▶ Problèmes à résoudre
#1 Recopiez mot pour mot le texte sur la revitalisation du centre urbain, en commençant par « Du bon côté » et en poursuivant jusqu'à « seule solution possible. » inclus.
#2 Écrivez la suite du texte sur la revitalisation du centre urbain, à partir de sa dernière phrase.

▶ Passage cité
Du bon côté du manche

« L’intention n’est pas de contester la nécessité impérieuse de revitaliser le cœur urbain », avance un travailleur social à Solidarités nouvelles. « Il s’agit de dénoncer la façon dont la majorité communale a choisi de s’y prendre, sans se soucier du sort des familles défavorisées. Car le tout au logement moyen fait des dégâts collatéraux : la flambée des loyers et la fermeture d’immeubles dangereux ou insalubres précarisent davantage les familles à revenus modestes, qui ont le choix entre se loger plus mal ou partir vivre ailleurs » 2 . Le projet RG, entièrement privé, que la Ville intègre à ses plans de « city marketing », sacrifie la mixité sociale, en imposant la « revitalisation » en mode « shopping » comme la seule solution possible.

Dans ces plans-là, certains ne « cadrent » plus. En 2013, la Ville s’est dotée d’un nouveau règlement communal concernant la mendicité. Dans le cadre du bien nommé plan Vauban, les « mancheurs » doivent désormais veiller à se disperser autant que faire se peut dans les communes alentours 3 . La police, qui n’a que ça à faire, est donc chargée de contrôler le respect de ce règlement. En cas d’infraction, la recette du « mancheur » sera saisie et, en cas de récidive, il fera l’objet d’une arrestation administrative d’un maximum de dix heures, pour lui apprendre à tenir son agenda à jour. Les forces de l’ordre pourront gérer cette dispersion de la pauvreté depuis le tout nouvel hôtel de police, la « Tour bleue », un immeuble de prestige signé Jean Nouvel – 52 millions d’euros, en partenariat public/ privé, 4 millions d’euros de loyer par an.

▶ Lignes extraites
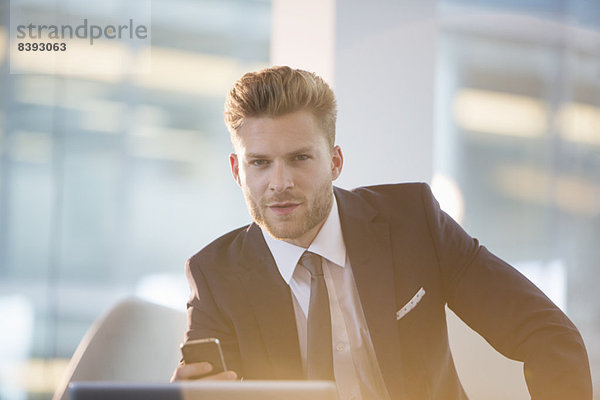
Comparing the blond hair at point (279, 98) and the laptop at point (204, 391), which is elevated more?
the blond hair at point (279, 98)

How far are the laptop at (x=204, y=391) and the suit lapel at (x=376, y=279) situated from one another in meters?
0.78

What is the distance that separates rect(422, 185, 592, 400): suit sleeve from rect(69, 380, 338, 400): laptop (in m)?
0.74

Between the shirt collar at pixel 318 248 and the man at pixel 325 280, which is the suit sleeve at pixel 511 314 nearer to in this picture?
the man at pixel 325 280

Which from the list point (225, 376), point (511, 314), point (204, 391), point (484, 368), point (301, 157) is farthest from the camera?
point (484, 368)

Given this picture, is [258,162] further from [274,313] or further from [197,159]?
[197,159]

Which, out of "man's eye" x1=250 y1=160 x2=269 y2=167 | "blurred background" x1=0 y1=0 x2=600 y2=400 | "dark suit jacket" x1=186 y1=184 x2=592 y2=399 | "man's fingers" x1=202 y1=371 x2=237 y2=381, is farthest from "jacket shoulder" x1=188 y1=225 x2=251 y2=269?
"blurred background" x1=0 y1=0 x2=600 y2=400

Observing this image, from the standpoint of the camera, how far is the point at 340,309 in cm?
162

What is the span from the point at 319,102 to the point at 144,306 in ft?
2.24

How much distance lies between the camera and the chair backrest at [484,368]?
5.59ft

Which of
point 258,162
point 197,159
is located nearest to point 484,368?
point 258,162

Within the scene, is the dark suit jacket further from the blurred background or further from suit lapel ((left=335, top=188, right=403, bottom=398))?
the blurred background

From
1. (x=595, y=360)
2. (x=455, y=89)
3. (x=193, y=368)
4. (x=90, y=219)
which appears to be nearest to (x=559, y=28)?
(x=455, y=89)

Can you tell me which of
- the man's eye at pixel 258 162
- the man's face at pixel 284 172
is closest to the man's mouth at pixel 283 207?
the man's face at pixel 284 172

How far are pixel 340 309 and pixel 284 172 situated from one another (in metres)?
0.37
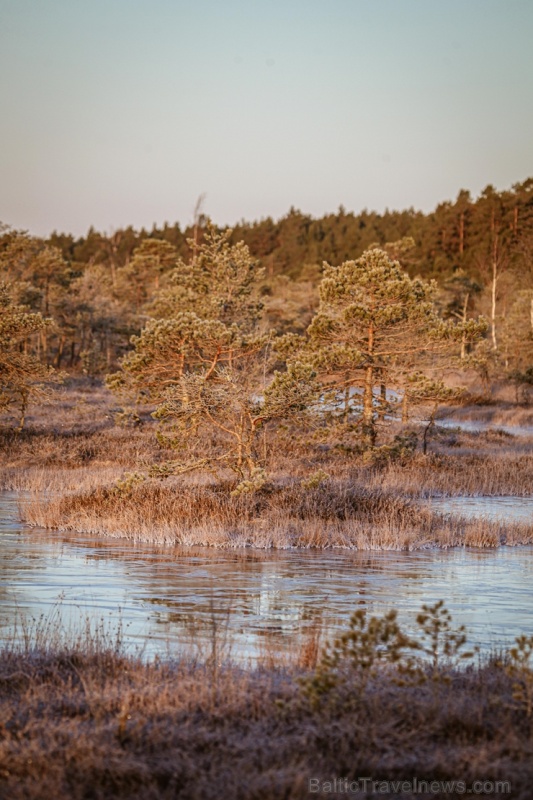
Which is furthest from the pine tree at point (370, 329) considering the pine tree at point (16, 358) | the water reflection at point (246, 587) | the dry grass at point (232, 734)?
the dry grass at point (232, 734)

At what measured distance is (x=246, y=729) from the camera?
205 inches

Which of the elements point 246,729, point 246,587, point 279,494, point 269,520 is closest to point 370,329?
point 279,494

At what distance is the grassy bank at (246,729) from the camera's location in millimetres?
4449

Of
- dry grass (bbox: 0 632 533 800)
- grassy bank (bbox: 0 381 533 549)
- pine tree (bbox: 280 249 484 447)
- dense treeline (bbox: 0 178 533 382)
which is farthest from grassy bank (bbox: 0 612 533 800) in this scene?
dense treeline (bbox: 0 178 533 382)

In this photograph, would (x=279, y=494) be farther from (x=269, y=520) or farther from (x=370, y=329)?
(x=370, y=329)

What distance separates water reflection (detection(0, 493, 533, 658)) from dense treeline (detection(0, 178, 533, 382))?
1091 inches

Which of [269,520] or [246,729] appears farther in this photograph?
[269,520]

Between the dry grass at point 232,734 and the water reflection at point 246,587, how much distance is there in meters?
1.85

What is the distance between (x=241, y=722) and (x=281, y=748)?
0.55 meters

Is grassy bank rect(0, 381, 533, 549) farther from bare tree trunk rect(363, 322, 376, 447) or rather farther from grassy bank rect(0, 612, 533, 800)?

▶ Liste des réponses
#1
Du bon côté du manche

« L’intention n’est pas de contester la nécessité impérieuse de revitaliser le cœur urbain », avance un travailleur social à Solidarités nouvelles. « Il s’agit de dénoncer la façon dont la majorité communale a choisi de s’y prendre, sans se soucier du sort des familles défavorisées. Car le tout au logement moyen fait des dégâts collatéraux : la flambée des loyers et la fermeture d’immeubles dangereux ou insalubres précarisent davantage les familles à revenus modestes, qui ont le choix entre se loger plus mal ou partir vivre ailleurs » 2 . Le projet RG, entièrement privé, que la Ville intègre à ses plans de « city marketing », sacrifie la mixité sociale, en imposant la « revitalisation » en mode « shopping » comme la seule solution possible.

#2
3Cette ingénierie sociale des plus démunis concerne aussi les artistes de rues. Le nouveau règlement les concernant les rendent obligatoirement gyrovagues, eux aussi. Ils doivent être accrédités par une commission créée spécialement, où siègent des représentants de l’académie de musique, du centre culturel, de Charleroi Centre Ville, de la police, du secrétaire communal, du bourgmestre, de l’échevinat. La mission de la commission est de garantir une certaine qualité artistique, de mettre en évidence la créativité, l’originalité. L’objectif est de « redynamiser les rues du centre de Charleroi », en mobilisant l’appareil bureaucratique de contrôle. Dans un pénible tour de passe-passe rhétorique, l’échevine Salvi (Cdh) présentait même l’accréditation comme un sésame enviable, « la meilleure façon d’attirer les artistes de rue », par amour du contrôle, car « c’est leur dire qu’ils sont reconnus, qu’ils sont les bienvenus et les assurer qu’ils travailleront dans de bonnes conditions », comme sans doute ne pas être harcelé par la police.

Autre catégorie
d’arpenteurs de rue délocalisés : les prostituées qui sont elles aussi dans le collimateur des autorités carolos. En 2011, quand les travaux de la Ville Basse se profilaient, elles ont dû quitter leur base, le « Triangle », où elles étaient depuis des dizaines d’années. Comme elles traînaient un peu la patte, la Ville prit un arrêté… Elles squattent désormais les ponts sous le ring, en bord de Sambre, un décor digne du Londres de Jack l’Eventreur. Quant aux alcooliques, ils n’ont qu’à bien se tenir. Comme dans bien des villes de Wallonie (et de Belgique en général), il est depuis longtemps interdit de boire de l’alcool en rue.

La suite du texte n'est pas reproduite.